SOURCE PASSAGE
This post suppose to be posted on ytrd
But then I feel not so well and just save it in draft only
A post that I taip at 3.44am
Huh??
Why so late already I not yet sleep then
Cant fall in sleep
Even not feeling well
I keep bear for it
Just finish chat with someone too
……
As my title mentioned
JUST A MOMENT
A happy and peaceful time just in that moment only
It was pass
Should said it was end then
I hope so time can be stopped at that moment
I miss the moment
The moment
When Im in unhappy state
When im in moody condition
When I feel helpness
Once my post on FB
Someone appear immediately too
A “ what happen “
Make me feel spirit suddenly
My mood getting change better after that
Hmm
U keep comfort me
Even I din talk so much
Just stare on it what u tell me
And u just accompany me until the end
Actually
I know u were unhappy too
But u din showed out and even said out
And just keep comfort & accompany me
Even until im off9
U just follow to off it only
……
“ yumiko: why all ppl hv problem just come to find me,ngth den just throw me aside
kent: no yaa,I come on9 and help u
yumiko: why u will on9 suddenly ?
kent: I just on9 see what happened on u only lorr
yumiko: u din on ur hp?so hard to find u then ”
a msg from u
happy ohh
^^
kent: get it?i just on today for u only
yumiko: hmm,okay
kent: den can delete the group(babe dear) on msn that u create?
yumiko: if u want to delete it,I oso cant do anything yaa
kent: no yaa,I din say I want to delete it…if want delete,early I already delete it…not now just only asking u
yumiko: then if I say dun wan delete?
kent: okay okay,then dun want delete lorr…we just put it like that
yumiko: okay ”
(some parts of our chatting)
All the things u just leave for me
U said that on9 just bcoz of me
Thx u accompany me whole nite for ytrd
My mood getting better along the time u accompany me
But I dunno this moment will be going on in future again onot
I really miss this moment badly
For today
10112010
In a moody state too
Feeling tired
I dunno what can I do
I feel helpness at all
Miss u badly right now
Again my tears flow out
I text u then
Accompany from u tonite
I feel calm & warm while chatting with u
The feeling that u accompany me was really nice
And let me feel that u are still be with me at this moment
A secure feeling was out suddenly
Im getting calm & calm
And u just try keep comfort me to let me stop from crying
Again with u tonite
Actually
We still have heart between each other
We still love each other too
But……
bcoz u don’t want to hurt me again
u don’t even want to let me cry always again
u don’t want to let someone keep hurt & disturb me
So that u scare back to the time before
And make a choice to suffer yourself
U know it??

SET OF TASKS
**A.** Copy the late-night blog post word for word, from "kent: I just" to "of our chatting)".
**B.** Pick up the late-night blog post after its final line and keep writing it.

PROVIDED RECORDS
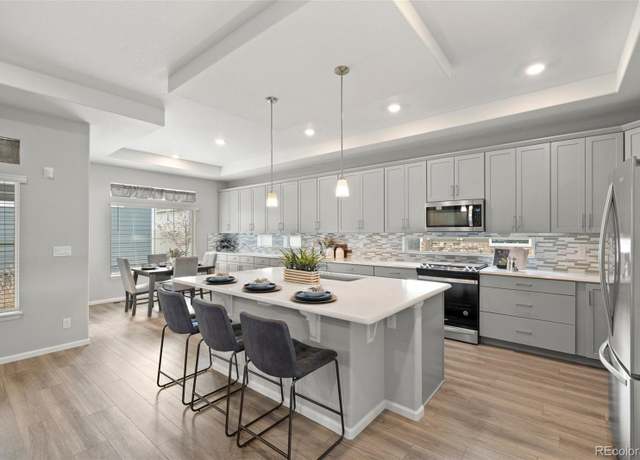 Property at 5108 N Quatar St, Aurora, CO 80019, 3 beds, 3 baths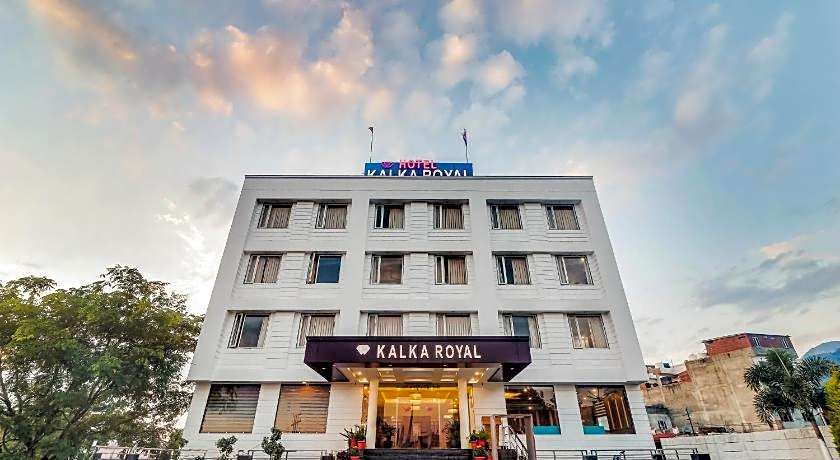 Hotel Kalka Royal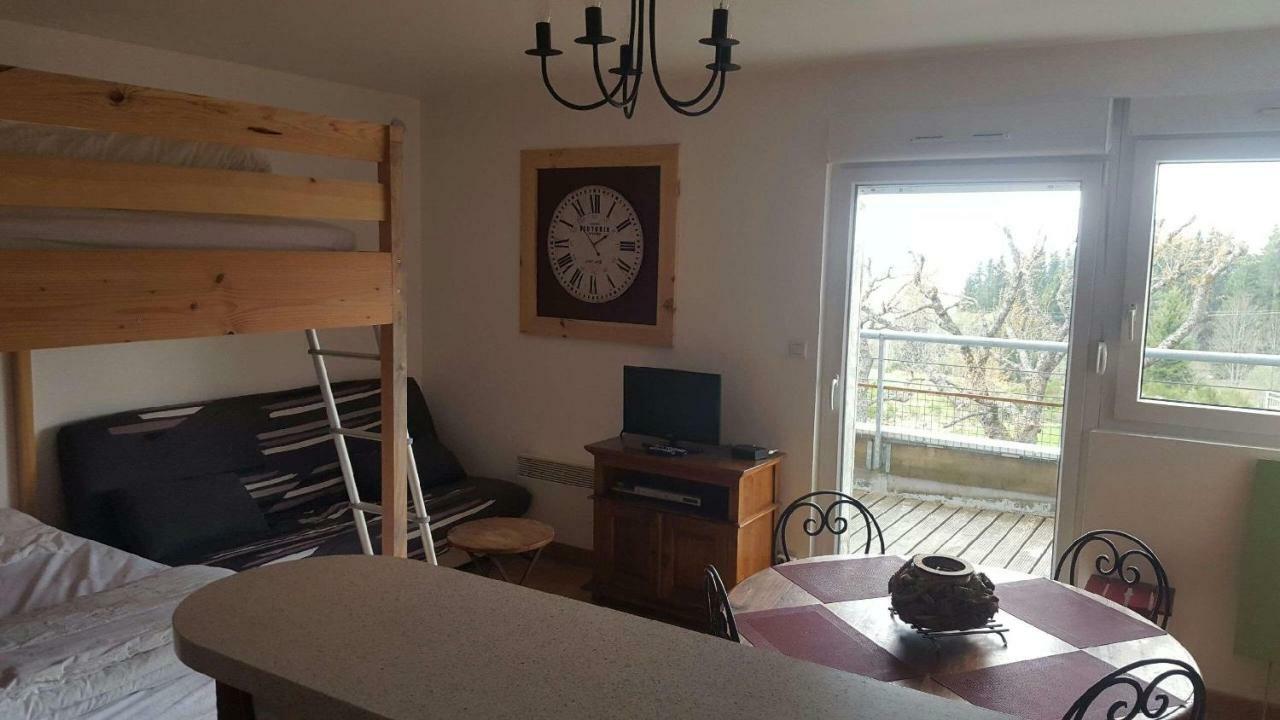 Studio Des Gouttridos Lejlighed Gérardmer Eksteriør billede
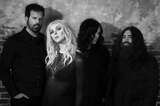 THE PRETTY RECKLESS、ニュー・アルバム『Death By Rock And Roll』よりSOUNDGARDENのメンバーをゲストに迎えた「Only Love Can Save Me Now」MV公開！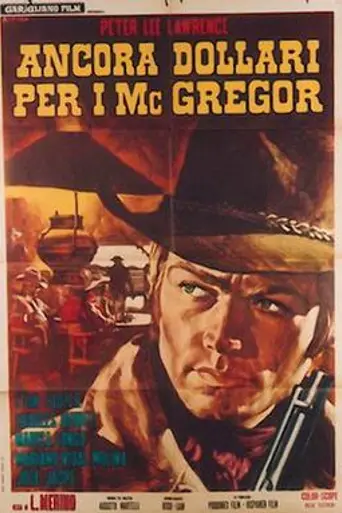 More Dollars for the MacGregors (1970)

RESPONSES BY TASK
**A.**
kent: I just on9 see what happened on u only lorr
yumiko: u din on ur hp?so hard to find u then ”
a msg from u
happy ohh
^^
kent: get it?i just on today for u only
yumiko: hmm,okay
kent: den can delete the group(babe dear) on msn that u create?
yumiko: if u want to delete it,I oso cant do anything yaa
kent: no yaa,I din say I want to delete it…if want delete,early I already delete it…not now just only asking u
yumiko: then if I say dun wan delete?
kent: okay okay,then dun want delete lorr…we just put it like that
yumiko: okay ”
(some parts of our chatting)

**B.**
This is suffer for me too
About 4 months pass
I never put down u since we were break
I keep recall back the moment that we together
I even will cry alone every night at here too
But……
I keep ask myself to stop these all
Bcoz it was pass
And u not will back to my side again
Bcoz of someone we cant be together
Bcoz of someone we need to give up each other
Bcoz of someone we need to separate
Say truly
I really cant pass myself
It was hard for me to put down everything in a short time
Mayb need time then
1 day?
10 days?
100 days?
1 year?
2 years?
…………
I don’t know at all
Mayb one of my babe friend are right
“ This is the test for us from GOD ”
We off9 together then
Before going sleep
U tell me that long time din called me babe as well
kent :“ good nite babe ”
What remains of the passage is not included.